- [作業指示]:
抗血小板療法に伴う消化管出血を扱った抄録について、示されている最後の文の後から続きを書いてください。

- [抽出テキスト]:

セッション情報 ポスターセッション(消化器内視鏡学会)

胃-抗血栓薬2

タイトル 内P-167:

アスピリン・クロピドグレル併用抗血小板療法に伴う消化管出血に対する酸分泌抑制薬の予防効果の比較検討

演者 五味 邦代(昭和大藤が丘病院・消化器内科)
共同演者 保坂 尚志(昭和大藤が丘病院・消化器内科), 山田 雅哉(葛西昌医会病院・消化器内科), 中西 徹(昭和大藤が丘病院・消化器内科), 阿曽沼 邦央(昭和大藤が丘病院・消化器内科), 高野 祐一(昭和大藤が丘病院・消化器内科), 山村 詠一(昭和大藤が丘病院・消化器内科), 黒木 優一郎(昭和大藤が丘病院・消化器内科), 丸岡 直隆(昭和大藤が丘病院・消化器内科), 遠藤 豊(昭和大藤が丘病院・消化器内科), 井上 和明(昭和大藤が丘病院・消化器内科), 高橋 寛(昭和大藤が丘病院・消化器内科)
抄録 【背景】虚血性心疾患に対する経皮的冠動脈形成術(PCI)に伴い,抗血小板療法としてアスピリンとクロピドグレルの併用の有効性は広く認められている.しかし両薬剤の併用はアスピリン単独に比べて消化管出血を増加させ,リスクの低減には酸分泌抑制薬のプロトンポンプ阻害薬(PPI)またはH2受容体拮抗薬(H2RA)が有効であると報告されている.酸分泌抑制薬の中でPPIはH2RAよりもリスク低減効果が高いことが報告されているが,PPIはクロピドグレルの抗血小板活性を低下させることも報告されており,消化管リスク低減と抗血小板活性維持の両面からどちらの酸分泌抑制薬の併用がふさわしいかは未だ明らかではない.

コレクション項目:

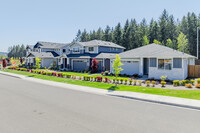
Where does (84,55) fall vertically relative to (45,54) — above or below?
below

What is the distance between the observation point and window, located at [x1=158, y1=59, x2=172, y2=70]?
62.7 ft

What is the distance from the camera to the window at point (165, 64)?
1912 centimetres

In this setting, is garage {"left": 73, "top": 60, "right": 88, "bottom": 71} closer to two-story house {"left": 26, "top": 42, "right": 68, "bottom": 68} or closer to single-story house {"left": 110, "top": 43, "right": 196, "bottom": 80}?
two-story house {"left": 26, "top": 42, "right": 68, "bottom": 68}

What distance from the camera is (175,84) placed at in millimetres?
15781

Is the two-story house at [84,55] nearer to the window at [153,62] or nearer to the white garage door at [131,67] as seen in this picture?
the white garage door at [131,67]

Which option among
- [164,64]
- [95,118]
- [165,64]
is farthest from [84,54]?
[95,118]

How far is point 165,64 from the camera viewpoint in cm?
1942

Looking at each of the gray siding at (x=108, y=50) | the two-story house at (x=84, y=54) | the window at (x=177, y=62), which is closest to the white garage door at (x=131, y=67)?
the window at (x=177, y=62)

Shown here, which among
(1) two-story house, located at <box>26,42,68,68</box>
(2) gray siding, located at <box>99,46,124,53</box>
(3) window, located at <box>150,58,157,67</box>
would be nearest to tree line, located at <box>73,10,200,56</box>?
(2) gray siding, located at <box>99,46,124,53</box>

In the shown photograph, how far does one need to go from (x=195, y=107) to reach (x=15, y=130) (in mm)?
9724

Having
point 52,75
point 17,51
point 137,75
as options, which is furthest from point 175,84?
point 17,51

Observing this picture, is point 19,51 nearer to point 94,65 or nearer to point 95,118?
point 94,65

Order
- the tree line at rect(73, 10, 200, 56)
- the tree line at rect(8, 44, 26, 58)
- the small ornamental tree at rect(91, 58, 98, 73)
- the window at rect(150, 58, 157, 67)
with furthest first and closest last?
1. the tree line at rect(8, 44, 26, 58)
2. the tree line at rect(73, 10, 200, 56)
3. the small ornamental tree at rect(91, 58, 98, 73)
4. the window at rect(150, 58, 157, 67)

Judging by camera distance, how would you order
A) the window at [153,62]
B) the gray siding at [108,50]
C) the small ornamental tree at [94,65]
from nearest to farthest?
the window at [153,62] < the small ornamental tree at [94,65] < the gray siding at [108,50]
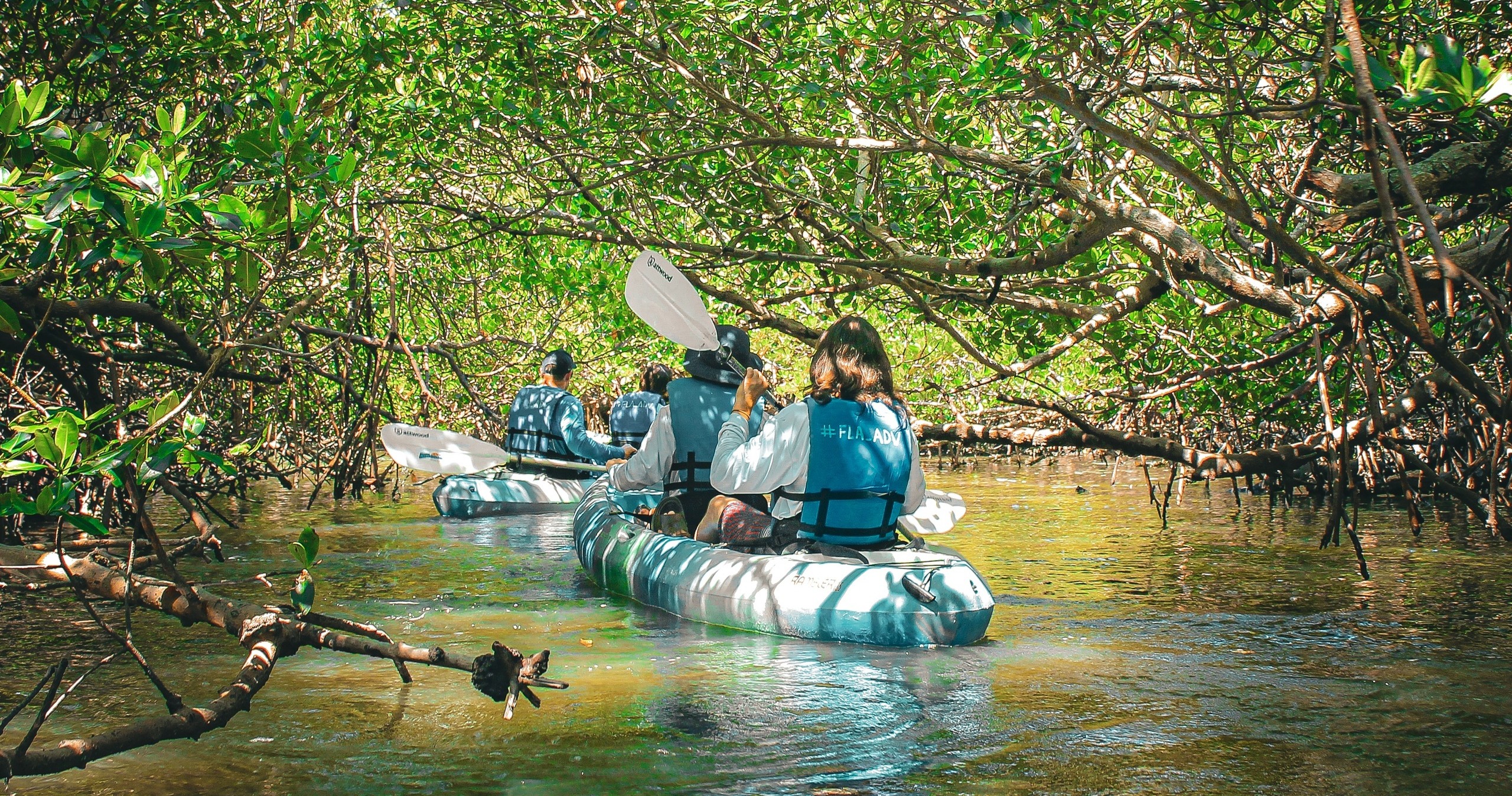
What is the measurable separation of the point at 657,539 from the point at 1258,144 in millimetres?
3692

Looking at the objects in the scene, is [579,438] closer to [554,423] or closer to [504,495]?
[554,423]

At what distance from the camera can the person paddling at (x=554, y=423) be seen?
10.2 m

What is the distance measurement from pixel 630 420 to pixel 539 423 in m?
0.75

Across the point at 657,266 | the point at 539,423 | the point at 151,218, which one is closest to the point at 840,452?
the point at 657,266

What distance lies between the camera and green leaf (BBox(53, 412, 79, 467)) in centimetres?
258

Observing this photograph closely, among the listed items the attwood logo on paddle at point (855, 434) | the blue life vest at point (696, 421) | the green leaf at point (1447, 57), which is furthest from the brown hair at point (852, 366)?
the green leaf at point (1447, 57)

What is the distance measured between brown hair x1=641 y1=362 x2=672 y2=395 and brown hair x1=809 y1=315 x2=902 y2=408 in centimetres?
436

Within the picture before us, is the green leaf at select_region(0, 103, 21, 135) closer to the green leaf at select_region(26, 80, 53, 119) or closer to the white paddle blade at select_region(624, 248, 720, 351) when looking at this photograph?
the green leaf at select_region(26, 80, 53, 119)

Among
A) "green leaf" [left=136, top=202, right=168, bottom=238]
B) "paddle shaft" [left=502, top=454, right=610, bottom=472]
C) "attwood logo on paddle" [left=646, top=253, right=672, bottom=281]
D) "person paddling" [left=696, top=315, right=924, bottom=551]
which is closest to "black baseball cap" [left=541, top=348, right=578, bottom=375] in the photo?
"paddle shaft" [left=502, top=454, right=610, bottom=472]

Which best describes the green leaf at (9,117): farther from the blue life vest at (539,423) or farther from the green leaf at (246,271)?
the blue life vest at (539,423)

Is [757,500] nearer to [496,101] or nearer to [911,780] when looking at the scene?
[496,101]

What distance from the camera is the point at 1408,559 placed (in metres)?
7.73

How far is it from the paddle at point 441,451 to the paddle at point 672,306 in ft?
3.25

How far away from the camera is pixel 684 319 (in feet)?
20.4
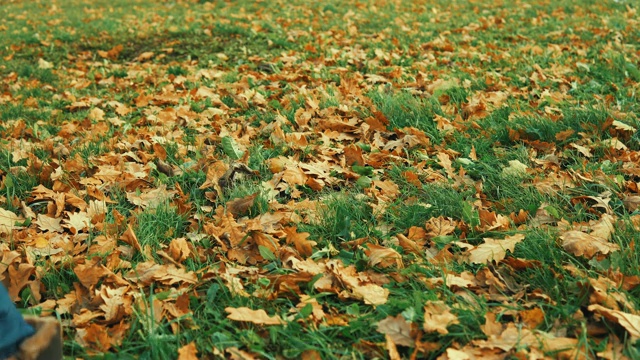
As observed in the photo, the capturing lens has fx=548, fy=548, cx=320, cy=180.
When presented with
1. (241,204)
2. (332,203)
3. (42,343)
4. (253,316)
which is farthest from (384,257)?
(42,343)

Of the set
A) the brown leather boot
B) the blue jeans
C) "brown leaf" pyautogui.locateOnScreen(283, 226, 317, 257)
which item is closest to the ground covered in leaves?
"brown leaf" pyautogui.locateOnScreen(283, 226, 317, 257)

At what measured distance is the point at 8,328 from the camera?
1.56m

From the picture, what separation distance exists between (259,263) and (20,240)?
1.13 meters

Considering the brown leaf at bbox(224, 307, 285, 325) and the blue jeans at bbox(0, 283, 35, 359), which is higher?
the blue jeans at bbox(0, 283, 35, 359)

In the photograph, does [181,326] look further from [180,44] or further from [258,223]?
[180,44]

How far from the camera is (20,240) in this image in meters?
2.50

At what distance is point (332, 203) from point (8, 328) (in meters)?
1.51

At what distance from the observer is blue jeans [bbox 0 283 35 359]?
1549 millimetres

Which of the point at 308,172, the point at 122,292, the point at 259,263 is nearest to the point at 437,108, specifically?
the point at 308,172

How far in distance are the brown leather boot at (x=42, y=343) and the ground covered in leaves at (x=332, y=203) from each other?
20 centimetres

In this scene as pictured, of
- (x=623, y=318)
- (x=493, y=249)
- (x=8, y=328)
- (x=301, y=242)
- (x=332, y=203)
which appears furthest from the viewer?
(x=332, y=203)

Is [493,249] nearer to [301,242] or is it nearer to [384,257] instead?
[384,257]

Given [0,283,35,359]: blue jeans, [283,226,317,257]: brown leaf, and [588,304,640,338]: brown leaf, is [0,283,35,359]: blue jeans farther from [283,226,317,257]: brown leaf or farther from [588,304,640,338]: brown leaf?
[588,304,640,338]: brown leaf

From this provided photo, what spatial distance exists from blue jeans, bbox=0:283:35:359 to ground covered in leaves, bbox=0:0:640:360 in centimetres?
32
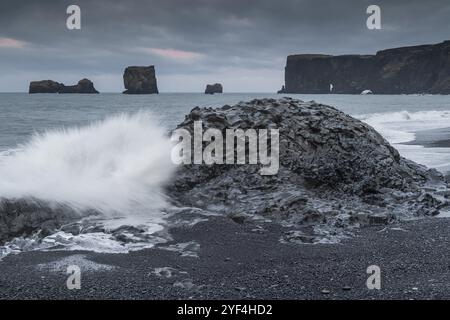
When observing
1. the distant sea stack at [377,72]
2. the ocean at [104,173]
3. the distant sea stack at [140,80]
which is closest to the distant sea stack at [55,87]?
the distant sea stack at [140,80]

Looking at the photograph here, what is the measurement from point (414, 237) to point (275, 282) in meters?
2.75

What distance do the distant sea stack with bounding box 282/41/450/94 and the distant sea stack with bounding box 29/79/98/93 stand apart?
79.1 metres

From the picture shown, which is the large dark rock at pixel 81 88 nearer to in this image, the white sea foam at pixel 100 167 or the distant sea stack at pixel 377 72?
the distant sea stack at pixel 377 72

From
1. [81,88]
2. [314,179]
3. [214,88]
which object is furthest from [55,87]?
[314,179]

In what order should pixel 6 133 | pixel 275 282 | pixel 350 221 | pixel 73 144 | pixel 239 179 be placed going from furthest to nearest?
pixel 6 133, pixel 73 144, pixel 239 179, pixel 350 221, pixel 275 282

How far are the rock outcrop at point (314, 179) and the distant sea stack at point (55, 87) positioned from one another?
124318mm

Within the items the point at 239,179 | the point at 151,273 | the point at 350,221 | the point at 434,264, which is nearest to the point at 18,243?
the point at 151,273

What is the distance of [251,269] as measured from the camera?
5.60 meters

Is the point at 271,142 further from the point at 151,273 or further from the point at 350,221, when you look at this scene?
the point at 151,273

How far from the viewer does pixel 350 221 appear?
767 cm

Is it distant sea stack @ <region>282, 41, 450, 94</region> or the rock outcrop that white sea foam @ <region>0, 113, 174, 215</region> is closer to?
the rock outcrop

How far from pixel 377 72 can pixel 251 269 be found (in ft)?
537

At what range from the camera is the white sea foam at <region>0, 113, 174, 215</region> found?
27.9 feet
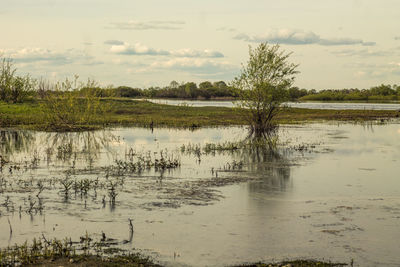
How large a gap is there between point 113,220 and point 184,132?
2480 centimetres

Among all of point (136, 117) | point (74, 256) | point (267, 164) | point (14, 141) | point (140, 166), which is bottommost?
point (74, 256)

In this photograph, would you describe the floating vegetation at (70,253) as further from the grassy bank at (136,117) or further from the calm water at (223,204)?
the grassy bank at (136,117)

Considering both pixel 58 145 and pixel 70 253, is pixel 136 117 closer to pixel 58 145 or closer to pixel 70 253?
pixel 58 145

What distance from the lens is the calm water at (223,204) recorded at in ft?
34.5

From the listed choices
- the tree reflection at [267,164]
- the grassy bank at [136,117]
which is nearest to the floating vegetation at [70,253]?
the tree reflection at [267,164]

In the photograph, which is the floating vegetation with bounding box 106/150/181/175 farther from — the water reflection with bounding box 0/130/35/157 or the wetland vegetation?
the water reflection with bounding box 0/130/35/157

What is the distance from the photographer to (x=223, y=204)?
1434 cm

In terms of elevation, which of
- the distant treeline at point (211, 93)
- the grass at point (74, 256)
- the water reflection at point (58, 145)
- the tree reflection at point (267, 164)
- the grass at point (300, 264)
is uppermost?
the distant treeline at point (211, 93)

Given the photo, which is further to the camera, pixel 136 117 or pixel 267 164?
pixel 136 117

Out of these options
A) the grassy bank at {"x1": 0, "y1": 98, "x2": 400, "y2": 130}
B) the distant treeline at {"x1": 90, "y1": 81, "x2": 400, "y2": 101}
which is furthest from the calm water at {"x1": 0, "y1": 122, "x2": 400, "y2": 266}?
the distant treeline at {"x1": 90, "y1": 81, "x2": 400, "y2": 101}

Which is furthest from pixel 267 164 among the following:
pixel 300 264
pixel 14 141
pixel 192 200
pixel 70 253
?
pixel 14 141

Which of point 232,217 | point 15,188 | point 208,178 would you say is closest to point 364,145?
point 208,178

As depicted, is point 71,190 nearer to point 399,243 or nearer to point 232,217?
point 232,217

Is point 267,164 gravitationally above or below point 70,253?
above
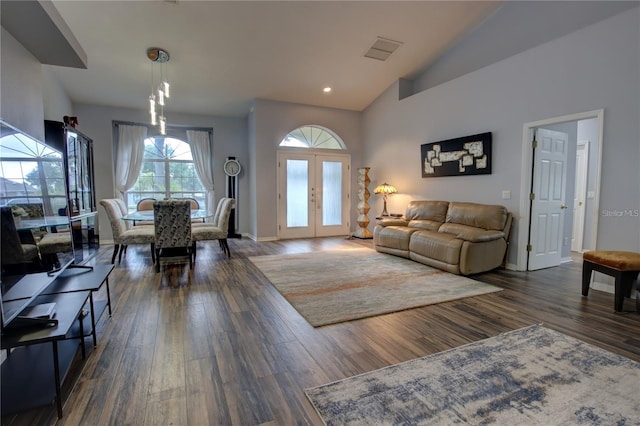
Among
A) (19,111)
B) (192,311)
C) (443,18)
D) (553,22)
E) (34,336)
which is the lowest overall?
(192,311)

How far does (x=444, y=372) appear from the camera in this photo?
1.88m

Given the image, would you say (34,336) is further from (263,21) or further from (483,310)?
(263,21)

- [結果]:
【目的】PCI施行患者のアスピリンとクロピドグレル併用抗血小板療法における消化管出血事象に対する酸分泌抑制薬(PPI及びH2RA)の出血予防効果また抗血小板活性に及ぼす影響を比較する.
【方法】2009年10月~2012年7月にアスピリンとクロピドグレルによる抗血小板療法を開始したPCI施行例100例を対象とし,ランソプラゾール15mg/日投与群(P群),ファモチジン20mg/日投与群(H群)に封筒法にて無作為割り付けした.エンドポイントは消化管出血の合併とし,観察期間は9か月とした.既に酸分泌抑制薬の投与を受けている患者,ワーファリン・NSAID・ステロイドの投与を受けている患者は除外した.
【結果】登録症例100例のうち,除外されず解析に含められたのはP群32例,H群33例であった.背景は両群間で有意差を認めなかった.消化管出血についてはP群で1例小腸出血を認めたが,両群間で有意差はなかった.9か月後の冠動脈造影で再狭窄が認められ,再度PCIが必要となった症例の割合は両群間で有意差を認めなかった.
【考察】PPIおよびH2RAは共に消化管出血の予防に有用であり,また抗血小板活性に及ぼす影響も同等であった.